▶ _WORK REQUEST_: Set down, please, without alteration, the lines of the entries below from the first through the one containing "site TSW_S3_KA07, 3-frame burst.".

[[ RECORDED DATA, beginning ]]

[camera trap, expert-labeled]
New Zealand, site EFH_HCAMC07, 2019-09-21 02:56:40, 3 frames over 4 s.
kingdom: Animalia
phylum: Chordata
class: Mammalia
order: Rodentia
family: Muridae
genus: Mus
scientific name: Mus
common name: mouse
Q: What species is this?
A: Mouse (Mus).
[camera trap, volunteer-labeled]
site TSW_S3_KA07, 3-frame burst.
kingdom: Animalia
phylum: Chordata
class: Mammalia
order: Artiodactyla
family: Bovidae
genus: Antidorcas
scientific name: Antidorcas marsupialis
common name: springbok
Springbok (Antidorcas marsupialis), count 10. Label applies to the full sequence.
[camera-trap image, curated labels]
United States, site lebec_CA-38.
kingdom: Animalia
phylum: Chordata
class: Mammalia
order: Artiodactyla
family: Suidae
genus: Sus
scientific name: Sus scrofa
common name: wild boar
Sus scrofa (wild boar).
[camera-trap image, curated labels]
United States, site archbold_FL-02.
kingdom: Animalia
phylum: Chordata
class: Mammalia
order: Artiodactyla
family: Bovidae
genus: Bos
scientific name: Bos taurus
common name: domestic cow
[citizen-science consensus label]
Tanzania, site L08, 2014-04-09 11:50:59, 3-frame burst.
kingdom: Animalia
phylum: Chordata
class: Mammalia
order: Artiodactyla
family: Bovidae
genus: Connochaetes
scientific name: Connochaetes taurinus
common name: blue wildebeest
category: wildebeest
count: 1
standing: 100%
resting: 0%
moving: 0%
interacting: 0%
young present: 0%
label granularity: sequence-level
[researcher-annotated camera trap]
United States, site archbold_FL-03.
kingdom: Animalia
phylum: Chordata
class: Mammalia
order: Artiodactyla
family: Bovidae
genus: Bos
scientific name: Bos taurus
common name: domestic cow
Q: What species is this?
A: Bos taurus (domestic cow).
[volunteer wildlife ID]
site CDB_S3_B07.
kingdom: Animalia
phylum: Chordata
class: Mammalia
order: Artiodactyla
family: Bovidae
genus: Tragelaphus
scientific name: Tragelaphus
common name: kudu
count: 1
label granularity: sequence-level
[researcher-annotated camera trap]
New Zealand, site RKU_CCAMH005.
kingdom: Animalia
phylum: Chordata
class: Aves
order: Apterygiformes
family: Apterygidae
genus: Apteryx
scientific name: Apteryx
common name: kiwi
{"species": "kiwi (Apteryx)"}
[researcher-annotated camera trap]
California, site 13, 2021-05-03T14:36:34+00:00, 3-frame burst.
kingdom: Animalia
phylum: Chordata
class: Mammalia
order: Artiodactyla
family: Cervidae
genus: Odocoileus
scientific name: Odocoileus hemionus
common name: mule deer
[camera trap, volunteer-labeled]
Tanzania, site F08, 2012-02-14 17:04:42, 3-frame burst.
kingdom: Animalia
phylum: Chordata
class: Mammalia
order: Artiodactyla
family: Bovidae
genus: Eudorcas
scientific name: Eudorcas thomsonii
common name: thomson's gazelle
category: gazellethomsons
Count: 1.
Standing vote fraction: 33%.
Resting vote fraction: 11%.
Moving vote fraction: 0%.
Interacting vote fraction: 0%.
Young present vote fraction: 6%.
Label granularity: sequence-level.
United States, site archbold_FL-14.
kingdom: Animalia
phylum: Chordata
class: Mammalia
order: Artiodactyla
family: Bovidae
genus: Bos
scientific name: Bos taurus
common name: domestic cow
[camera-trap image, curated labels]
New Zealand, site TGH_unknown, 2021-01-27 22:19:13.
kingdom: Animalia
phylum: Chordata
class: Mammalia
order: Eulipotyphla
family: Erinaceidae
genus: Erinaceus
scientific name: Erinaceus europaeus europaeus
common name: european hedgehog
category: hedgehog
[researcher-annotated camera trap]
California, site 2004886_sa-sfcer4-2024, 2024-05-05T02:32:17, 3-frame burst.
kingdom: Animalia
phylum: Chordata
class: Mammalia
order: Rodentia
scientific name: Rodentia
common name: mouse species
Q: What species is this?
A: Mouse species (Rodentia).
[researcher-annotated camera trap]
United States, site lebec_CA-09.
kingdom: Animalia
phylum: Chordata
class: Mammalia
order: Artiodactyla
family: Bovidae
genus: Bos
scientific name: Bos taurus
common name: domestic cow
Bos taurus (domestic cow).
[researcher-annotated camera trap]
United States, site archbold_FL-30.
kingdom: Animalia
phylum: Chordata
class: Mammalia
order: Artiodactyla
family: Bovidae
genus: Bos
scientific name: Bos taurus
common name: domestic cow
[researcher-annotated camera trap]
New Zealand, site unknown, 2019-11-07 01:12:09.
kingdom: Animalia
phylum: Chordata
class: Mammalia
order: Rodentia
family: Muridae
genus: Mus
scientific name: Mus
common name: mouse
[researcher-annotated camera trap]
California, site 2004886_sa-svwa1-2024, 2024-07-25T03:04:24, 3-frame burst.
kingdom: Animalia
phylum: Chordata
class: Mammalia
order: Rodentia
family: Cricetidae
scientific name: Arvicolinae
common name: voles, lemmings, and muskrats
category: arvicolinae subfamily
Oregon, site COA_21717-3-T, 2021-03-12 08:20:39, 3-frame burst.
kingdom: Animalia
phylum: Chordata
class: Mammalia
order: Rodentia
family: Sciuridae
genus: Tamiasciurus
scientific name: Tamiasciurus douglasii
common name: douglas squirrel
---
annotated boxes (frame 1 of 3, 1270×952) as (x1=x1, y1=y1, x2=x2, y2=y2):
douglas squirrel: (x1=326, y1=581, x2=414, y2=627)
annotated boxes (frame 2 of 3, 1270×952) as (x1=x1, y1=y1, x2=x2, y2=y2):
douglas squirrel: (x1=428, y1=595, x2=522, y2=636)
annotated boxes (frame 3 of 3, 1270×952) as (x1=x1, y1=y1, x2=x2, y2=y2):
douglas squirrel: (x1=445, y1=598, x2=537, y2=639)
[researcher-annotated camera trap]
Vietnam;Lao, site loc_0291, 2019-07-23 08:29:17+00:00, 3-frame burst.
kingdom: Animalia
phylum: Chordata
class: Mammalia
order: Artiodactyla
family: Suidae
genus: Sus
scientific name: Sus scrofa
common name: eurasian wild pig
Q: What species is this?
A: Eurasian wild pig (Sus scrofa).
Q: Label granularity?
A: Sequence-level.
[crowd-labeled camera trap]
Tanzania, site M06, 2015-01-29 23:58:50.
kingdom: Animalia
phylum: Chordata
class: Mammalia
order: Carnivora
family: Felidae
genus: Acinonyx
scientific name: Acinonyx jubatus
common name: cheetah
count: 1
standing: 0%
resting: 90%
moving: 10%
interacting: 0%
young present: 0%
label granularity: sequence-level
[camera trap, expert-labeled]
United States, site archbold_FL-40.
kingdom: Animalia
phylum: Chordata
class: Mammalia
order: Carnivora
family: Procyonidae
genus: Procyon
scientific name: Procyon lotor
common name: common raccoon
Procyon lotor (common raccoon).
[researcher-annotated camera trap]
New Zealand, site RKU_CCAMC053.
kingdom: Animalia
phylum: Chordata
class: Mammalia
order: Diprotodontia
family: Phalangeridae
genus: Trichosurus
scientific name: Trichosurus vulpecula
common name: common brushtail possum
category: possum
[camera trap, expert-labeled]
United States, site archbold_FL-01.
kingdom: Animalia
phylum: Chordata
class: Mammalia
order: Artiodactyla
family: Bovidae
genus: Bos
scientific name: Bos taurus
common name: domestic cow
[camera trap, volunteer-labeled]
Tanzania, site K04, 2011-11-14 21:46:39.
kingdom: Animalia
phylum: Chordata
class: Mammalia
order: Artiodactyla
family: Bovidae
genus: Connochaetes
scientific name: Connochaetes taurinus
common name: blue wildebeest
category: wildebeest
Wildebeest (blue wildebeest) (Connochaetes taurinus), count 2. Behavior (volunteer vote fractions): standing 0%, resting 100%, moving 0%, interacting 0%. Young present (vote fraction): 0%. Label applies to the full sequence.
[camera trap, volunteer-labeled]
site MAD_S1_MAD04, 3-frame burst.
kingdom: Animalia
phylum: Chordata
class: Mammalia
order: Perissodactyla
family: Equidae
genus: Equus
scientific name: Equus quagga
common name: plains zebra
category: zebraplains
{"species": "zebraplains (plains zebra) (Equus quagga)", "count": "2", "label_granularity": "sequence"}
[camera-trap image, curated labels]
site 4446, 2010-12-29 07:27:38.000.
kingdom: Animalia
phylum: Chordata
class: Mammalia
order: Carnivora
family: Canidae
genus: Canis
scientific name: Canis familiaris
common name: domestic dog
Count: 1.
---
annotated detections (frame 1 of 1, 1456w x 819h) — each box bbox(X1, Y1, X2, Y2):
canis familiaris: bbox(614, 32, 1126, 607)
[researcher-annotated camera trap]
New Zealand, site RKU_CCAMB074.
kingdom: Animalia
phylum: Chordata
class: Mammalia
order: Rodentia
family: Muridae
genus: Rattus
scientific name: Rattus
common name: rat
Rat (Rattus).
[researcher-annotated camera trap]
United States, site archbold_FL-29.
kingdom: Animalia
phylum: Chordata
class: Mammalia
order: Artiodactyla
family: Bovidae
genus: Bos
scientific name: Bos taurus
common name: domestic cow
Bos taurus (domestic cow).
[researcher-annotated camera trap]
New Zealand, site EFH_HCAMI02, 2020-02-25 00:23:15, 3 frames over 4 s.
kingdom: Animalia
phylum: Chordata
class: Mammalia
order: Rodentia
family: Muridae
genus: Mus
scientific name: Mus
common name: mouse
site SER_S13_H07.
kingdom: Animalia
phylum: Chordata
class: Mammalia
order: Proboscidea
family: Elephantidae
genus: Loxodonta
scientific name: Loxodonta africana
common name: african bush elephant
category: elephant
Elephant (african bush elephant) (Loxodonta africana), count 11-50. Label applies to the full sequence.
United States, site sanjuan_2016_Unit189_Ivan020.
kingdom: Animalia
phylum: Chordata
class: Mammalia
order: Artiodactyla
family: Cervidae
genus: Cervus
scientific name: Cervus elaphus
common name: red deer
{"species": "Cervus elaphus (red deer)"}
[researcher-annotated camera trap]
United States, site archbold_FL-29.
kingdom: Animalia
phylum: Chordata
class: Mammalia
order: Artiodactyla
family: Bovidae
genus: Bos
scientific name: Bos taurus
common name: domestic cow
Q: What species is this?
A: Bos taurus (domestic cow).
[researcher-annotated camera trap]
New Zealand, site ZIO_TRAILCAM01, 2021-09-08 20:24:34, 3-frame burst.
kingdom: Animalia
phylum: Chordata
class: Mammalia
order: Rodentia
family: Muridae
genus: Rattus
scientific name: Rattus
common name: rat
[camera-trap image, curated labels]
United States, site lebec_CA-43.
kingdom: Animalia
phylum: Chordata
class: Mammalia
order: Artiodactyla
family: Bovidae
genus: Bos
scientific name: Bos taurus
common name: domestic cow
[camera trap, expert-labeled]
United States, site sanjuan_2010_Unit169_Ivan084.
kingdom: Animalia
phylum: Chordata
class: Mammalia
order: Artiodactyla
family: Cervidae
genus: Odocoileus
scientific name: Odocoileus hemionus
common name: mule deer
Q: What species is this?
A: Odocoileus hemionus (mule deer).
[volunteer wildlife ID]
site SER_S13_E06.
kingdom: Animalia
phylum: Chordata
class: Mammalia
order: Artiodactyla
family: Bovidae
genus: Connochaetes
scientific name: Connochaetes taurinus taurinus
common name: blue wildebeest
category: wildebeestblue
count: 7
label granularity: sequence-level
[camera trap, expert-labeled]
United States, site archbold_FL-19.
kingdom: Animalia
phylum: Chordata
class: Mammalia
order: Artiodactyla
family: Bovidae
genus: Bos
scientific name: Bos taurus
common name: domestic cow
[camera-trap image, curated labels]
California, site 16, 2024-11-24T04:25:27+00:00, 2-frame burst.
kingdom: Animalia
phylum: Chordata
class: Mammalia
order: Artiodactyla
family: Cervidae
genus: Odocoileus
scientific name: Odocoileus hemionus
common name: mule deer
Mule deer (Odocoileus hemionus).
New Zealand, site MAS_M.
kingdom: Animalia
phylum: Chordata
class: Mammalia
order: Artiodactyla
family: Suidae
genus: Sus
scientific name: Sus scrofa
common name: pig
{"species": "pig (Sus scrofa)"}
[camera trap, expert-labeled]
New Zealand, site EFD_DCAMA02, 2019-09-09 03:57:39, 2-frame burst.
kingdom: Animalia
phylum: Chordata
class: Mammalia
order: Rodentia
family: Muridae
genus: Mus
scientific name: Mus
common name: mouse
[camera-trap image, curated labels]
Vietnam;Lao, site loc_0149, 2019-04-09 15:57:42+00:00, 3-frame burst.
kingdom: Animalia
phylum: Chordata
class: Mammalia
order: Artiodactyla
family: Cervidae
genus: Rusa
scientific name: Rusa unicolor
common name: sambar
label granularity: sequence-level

[[ RECORDED DATA, end ]]

▶ _OUTPUT BELOW_:
[camera trap, expert-labeled]
New Zealand, site EFH_HCAMC07, 2019-09-21 02:56:40, 3 frames over 4 s.
kingdom: Animalia
phylum: Chordata
class: Mammalia
order: Rodentia
family: Muridae
genus: Mus
scientific name: Mus
common name: mouse
Q: What species is this?
A: Mouse (Mus).
[camera trap, volunteer-labeled]
site TSW_S3_KA07, 3-frame burst.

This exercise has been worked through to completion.